Литмир - Электронная Библиотека
A
A

— Определенно есть способности, — повторила Лоис. — И такой супер-реализм сейчас очень в моде. Хотя русские всегда были в этом сильны... Я это возьму.

И она, ловко свернув холст в трубочку вместе с листом бумаги, сунула его в свою объемистую сумку.

— У красавицы Лоис прекрасный вкус, — прошептал Элиаз и слегка обхватил ее обеими руками под грудь, одновременно стараясь губами добраться сквозь лакированные волосы до ее шеи. — Но за произведение искусства надо платить.
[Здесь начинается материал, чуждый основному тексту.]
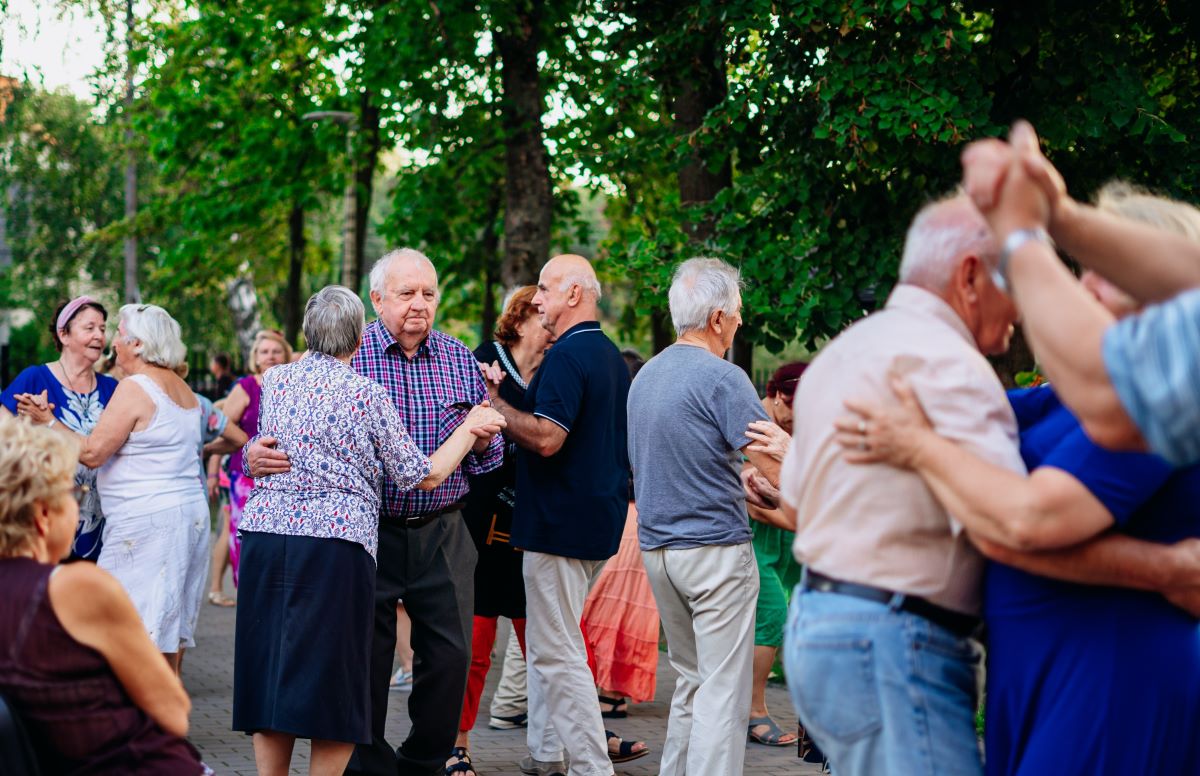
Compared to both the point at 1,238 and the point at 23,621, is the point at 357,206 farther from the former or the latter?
the point at 1,238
— Я готова платить, — сказала Лоис, вздрагивая всем телом и пытаясь повернуться к нему лицом.

Элиазу не хотелось, чтобы она поворачивалась к нему лицом. Собственно, лучше всего было бы тут же получить деньги и поскорее выпроводить американку. Но — оставалась надежда на вторую, “свою, настоящую”, картину. Да и вроде как поманил женщину... надо. Лоис не слишком привлекала его, но и не казалась особо трудным объектом. Однако отчего-то, может быть, от съеденных со скуки в избытке фаршированных виноградных листьев, у него тошнотно ворохнулось в желудке, и это нехорошим предчувствием мгновенно передалось вниз. О дьявол, неужели не сработает, досадливо ругнулся про себя Элиаз.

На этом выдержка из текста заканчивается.